Nous l’écrivions déjà il y a quelques semaines: « Il y a chez les White Stripes cent fois plus de glamour, de stupre et de plaisir que dans n’importe quelle discothèque du monde libre. » Comparativement, les sympathiques Strokes (pour ne pas nommer ces mignons vaguement surestimés) font immédiatement penser à une phrase d’un morceau d’Herman Düne, autre groupe sincère : « Everyday is a failure as long as fakers rules. » Car ce groupe est vrai, animé par une passion qui va probablement le brûler de l’intérieur. The White Stripes viennent de signer sur une major pour un million de dollars. Impossible de leur en vouloir !

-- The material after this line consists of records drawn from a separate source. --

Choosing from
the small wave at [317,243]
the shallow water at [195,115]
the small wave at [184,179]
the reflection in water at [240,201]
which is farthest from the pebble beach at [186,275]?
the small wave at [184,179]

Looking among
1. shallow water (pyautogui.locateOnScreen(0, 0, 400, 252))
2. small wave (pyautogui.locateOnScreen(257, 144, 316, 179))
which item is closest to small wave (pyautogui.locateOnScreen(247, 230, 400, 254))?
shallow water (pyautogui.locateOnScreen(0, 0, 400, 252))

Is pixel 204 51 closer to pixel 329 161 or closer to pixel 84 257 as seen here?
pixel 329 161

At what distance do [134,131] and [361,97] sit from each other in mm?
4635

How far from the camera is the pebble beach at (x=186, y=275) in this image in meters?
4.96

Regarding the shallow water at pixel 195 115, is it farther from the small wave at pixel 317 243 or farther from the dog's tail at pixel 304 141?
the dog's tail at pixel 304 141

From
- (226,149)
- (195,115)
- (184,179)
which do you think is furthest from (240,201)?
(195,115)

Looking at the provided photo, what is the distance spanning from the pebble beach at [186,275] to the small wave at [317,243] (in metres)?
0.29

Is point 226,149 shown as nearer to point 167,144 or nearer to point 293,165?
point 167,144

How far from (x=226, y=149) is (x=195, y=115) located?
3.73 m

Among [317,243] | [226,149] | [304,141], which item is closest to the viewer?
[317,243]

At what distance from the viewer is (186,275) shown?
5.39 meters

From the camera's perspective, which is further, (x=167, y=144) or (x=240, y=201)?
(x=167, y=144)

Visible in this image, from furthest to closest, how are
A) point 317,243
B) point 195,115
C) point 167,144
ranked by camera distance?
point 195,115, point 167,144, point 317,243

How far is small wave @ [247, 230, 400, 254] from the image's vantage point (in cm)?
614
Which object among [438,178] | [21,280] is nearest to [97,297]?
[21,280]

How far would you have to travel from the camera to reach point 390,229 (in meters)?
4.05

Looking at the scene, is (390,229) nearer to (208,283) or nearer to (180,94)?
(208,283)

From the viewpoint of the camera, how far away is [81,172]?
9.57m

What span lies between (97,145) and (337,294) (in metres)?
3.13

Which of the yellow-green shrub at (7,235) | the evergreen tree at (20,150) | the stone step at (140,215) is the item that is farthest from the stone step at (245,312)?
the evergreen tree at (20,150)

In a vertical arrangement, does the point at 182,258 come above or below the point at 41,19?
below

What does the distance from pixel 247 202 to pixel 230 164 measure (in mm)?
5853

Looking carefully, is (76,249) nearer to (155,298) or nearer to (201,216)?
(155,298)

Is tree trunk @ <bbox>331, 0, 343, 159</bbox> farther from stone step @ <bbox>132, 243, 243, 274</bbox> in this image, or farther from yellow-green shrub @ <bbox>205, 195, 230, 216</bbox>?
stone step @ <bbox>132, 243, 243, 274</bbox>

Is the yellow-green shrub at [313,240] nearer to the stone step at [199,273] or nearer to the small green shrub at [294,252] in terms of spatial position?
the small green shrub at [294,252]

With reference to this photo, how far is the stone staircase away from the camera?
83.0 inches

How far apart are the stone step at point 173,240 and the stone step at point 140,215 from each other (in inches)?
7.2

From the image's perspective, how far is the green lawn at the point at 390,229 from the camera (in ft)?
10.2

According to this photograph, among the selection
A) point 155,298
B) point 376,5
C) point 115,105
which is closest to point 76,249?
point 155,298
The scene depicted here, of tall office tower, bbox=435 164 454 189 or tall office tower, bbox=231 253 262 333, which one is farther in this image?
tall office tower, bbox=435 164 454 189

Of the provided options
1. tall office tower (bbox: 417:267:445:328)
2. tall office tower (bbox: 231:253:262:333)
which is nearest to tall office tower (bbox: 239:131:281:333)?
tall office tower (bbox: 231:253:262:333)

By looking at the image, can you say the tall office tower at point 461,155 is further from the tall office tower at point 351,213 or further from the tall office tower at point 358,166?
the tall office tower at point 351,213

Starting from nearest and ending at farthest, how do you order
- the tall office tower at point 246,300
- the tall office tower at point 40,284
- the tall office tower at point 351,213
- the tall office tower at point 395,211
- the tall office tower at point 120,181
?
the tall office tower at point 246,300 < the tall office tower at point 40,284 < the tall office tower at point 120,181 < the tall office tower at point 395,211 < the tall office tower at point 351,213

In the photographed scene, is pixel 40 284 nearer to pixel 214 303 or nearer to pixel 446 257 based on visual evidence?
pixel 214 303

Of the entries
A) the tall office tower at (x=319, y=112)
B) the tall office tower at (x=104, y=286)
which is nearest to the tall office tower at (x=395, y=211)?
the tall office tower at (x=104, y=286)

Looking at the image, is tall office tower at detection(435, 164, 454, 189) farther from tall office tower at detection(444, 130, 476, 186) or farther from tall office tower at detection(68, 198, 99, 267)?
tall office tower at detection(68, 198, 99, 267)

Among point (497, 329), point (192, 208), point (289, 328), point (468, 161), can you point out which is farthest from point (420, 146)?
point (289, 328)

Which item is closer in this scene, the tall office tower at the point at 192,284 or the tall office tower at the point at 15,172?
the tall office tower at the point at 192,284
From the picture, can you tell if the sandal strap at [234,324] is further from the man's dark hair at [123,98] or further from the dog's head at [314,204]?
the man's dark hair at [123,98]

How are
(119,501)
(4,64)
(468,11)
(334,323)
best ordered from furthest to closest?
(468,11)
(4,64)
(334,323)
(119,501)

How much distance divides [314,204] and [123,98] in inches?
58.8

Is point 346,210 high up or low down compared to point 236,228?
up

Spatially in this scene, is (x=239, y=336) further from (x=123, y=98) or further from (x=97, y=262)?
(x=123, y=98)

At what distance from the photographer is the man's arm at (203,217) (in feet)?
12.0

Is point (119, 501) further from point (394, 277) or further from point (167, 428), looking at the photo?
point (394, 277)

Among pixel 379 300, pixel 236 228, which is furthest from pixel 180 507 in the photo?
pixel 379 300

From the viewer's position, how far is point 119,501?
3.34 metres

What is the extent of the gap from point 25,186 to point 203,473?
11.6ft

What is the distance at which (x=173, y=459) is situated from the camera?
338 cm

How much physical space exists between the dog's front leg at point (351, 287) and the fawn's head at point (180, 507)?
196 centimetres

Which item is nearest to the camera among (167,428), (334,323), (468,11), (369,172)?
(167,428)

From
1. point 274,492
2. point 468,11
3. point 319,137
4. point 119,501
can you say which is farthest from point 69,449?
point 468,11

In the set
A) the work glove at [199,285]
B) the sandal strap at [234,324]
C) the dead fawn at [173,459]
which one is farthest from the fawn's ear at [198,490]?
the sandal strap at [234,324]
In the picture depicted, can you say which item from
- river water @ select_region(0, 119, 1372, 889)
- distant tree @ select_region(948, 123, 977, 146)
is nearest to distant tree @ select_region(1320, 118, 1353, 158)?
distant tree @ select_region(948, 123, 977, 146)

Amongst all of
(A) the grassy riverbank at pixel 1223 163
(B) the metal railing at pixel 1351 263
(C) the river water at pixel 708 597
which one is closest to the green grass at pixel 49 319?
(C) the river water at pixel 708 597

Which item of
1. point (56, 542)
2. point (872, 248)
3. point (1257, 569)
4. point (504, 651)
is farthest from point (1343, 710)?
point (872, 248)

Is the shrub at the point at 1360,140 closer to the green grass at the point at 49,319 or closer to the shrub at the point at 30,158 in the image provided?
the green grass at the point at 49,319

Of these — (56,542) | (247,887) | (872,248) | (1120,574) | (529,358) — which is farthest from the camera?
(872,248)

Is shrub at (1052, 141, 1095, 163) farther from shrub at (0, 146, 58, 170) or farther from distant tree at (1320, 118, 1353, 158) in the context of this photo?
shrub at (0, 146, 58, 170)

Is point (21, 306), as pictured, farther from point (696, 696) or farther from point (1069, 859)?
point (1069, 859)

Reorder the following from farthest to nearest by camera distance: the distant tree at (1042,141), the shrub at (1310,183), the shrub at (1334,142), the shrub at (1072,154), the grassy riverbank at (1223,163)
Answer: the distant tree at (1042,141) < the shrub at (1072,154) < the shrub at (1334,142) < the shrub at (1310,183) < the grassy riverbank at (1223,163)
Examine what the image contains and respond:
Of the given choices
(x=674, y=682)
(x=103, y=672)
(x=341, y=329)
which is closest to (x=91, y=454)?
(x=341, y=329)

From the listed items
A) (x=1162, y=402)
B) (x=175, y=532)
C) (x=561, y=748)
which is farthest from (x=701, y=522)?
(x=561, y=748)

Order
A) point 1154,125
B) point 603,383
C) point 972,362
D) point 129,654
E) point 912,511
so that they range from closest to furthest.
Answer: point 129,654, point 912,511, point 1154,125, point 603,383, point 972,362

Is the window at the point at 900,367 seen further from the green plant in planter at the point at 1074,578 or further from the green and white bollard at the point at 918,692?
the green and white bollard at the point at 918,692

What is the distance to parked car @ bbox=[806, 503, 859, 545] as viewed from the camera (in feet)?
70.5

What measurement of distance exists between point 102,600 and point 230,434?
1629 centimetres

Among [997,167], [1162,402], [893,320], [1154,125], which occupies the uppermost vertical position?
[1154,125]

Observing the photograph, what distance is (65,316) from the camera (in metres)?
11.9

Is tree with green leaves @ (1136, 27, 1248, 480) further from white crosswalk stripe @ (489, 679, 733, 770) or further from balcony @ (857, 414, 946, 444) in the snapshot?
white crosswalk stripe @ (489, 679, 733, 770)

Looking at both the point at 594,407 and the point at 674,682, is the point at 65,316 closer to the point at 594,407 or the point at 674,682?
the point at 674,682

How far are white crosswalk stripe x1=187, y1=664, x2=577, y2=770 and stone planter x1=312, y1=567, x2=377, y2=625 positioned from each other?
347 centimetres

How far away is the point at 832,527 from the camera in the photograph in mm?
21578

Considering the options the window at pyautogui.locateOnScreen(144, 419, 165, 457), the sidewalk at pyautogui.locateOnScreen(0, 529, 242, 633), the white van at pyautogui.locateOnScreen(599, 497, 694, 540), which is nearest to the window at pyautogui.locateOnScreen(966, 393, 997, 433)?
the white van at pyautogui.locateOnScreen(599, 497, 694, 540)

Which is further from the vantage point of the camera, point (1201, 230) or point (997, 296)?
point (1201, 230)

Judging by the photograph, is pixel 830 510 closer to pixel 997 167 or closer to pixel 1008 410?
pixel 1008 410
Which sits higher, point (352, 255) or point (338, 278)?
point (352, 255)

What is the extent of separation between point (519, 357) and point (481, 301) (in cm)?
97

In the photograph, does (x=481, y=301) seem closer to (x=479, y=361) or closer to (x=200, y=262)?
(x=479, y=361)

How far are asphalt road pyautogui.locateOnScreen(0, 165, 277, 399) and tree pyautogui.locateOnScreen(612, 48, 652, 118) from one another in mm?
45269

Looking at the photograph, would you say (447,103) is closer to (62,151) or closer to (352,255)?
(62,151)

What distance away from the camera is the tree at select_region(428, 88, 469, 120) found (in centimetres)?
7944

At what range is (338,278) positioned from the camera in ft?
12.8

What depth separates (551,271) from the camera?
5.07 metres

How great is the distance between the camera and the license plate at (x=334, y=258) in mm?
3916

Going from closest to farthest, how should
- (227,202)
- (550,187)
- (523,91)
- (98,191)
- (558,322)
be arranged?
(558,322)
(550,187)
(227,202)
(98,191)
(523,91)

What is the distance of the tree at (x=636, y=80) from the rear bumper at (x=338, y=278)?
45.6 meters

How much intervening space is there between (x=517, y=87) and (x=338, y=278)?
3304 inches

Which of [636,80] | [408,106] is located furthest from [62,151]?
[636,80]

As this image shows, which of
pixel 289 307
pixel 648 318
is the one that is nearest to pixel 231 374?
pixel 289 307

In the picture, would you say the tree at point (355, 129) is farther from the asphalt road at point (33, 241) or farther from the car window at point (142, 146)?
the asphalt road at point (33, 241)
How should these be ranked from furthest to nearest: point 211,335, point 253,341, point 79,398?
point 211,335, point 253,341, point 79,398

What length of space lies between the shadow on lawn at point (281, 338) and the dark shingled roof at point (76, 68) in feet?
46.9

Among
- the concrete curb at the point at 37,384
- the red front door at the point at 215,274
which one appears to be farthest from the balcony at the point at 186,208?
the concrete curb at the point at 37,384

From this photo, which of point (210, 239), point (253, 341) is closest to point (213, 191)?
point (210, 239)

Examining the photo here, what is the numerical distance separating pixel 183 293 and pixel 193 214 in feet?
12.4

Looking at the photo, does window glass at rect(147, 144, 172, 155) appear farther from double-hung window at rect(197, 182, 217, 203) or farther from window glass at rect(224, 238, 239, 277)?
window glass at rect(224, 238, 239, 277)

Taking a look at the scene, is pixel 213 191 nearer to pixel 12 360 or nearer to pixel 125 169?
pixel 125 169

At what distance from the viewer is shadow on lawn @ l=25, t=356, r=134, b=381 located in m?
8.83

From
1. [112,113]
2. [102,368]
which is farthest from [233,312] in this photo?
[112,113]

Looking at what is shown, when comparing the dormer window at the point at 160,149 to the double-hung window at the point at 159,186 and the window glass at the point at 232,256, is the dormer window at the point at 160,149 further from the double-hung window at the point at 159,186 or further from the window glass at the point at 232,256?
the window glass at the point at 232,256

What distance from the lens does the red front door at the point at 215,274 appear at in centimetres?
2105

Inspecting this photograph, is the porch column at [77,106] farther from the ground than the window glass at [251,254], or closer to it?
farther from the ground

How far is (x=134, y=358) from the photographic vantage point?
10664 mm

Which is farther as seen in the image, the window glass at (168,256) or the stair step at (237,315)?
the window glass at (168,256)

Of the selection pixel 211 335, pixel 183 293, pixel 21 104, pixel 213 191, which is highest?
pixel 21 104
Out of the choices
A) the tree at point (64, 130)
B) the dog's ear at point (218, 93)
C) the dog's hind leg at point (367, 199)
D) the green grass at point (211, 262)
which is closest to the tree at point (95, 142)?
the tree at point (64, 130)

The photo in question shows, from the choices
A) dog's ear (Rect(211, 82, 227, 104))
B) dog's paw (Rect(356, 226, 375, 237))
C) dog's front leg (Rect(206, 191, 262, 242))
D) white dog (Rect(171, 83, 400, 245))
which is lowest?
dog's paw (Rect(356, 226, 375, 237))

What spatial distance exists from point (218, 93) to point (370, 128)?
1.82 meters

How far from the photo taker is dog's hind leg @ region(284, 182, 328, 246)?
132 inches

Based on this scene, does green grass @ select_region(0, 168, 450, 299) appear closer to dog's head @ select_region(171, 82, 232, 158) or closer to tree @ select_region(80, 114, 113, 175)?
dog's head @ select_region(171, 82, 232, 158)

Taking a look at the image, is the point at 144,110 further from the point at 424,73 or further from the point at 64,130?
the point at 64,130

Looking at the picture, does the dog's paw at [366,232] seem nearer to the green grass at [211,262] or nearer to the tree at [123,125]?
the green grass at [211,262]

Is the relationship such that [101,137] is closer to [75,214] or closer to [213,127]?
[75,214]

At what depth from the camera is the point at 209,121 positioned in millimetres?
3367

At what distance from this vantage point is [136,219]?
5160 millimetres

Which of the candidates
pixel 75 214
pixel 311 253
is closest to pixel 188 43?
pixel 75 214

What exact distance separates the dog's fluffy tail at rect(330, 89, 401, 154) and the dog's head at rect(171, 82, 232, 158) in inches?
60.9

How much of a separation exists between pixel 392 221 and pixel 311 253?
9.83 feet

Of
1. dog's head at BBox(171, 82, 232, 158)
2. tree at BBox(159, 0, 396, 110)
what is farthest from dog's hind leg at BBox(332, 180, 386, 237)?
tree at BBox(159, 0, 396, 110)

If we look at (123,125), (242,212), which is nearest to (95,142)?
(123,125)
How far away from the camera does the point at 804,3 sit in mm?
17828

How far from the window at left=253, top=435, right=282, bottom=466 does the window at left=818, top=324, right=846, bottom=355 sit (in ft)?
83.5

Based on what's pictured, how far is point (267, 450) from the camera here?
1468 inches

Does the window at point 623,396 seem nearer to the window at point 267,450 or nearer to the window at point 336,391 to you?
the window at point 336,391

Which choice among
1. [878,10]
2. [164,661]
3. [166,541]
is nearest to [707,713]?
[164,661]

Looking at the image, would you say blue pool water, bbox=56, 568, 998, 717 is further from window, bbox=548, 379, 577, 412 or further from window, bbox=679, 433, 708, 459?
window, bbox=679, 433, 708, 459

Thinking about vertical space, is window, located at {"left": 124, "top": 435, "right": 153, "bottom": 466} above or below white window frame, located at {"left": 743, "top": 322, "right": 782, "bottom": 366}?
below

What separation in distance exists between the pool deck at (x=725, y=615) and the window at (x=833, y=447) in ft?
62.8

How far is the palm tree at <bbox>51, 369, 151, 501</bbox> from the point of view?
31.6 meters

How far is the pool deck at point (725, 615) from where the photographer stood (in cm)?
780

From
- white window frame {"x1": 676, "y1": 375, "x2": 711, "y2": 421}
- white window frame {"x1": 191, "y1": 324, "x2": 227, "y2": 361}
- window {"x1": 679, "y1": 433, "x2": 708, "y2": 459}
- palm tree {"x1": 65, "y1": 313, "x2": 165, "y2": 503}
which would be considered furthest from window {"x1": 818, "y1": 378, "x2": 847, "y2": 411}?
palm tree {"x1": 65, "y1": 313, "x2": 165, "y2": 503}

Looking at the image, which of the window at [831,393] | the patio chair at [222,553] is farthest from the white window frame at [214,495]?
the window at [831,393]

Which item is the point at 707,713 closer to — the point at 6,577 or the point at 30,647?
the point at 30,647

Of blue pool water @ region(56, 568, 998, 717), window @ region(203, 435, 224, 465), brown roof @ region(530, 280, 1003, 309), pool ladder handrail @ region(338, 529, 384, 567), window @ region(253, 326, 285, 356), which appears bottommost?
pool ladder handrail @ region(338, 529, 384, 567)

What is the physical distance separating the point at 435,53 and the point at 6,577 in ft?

Depuis de longs mois les disques du groupe sont l’une des raisons fantaisistes qui nous donnent envie de nous lever le matin. Dead leaves and the dirty ground, premier titre du troisième album des White Stripes, commence par un larsen stupéfiant suivi d’une guitare toute aussi sale (on n’a pas dit crasseuse), qui prend la chanson en main, accompagnée par une jolie fille qui maltraite une antique batterie. L’auditeur se lève et lève son poing aussi dans un « Yeah ! » aussi revigorant que pathétique. « I think i’m gonna stick around for a while so you’re not alone » chante Jack White puis un peu plus tard « Any Man with a microphone can tell you what he loves the most. » Comme il a raison, et comme c’est réconfortant de voir ces fantastiques morveux venger le temps d’une chanson le monde de la médiocrité… Moins destructeur que leur premier album et peut-être moins évidemment pop que De Stijl, White blood cells est l’album malade des White Stripes, le grand chambardement émotionnel récapitulé par une comptine fascinante sur les paradis perdus de l’enfance (et Ray Davies de se frotter les mains) intitulée We’re gonna be friends qui ouvre la deuxième partie de l’opus. The Union forever est une désagréable constatation vexée et rageuse où l’on entend distinctement un garçon renoncer à l’amour : « Well I’m sorry but i’m not interested in gold mines, oil wells, shipping or real estate/what would i liked to have been?/everything you hate/ because it can’t be love/for there is no true love. » Toute traduction demeure superflue. Et le reste de l’album est à l’avenant, alternant chansons mortelles, mélodies immaculées et guitares assassines. Avec ces allures de grand tube misogyne et imparable, I’m finding it hard to be a gentleman est déjà notre titre de rupture préféré. Sur This protector, morceau final au piano on croirait entendre le grand Daniel Johnston… La liste des fantômes géniaux qui hantent ce disque pourrait être longue mais les White Stripes sont uniques.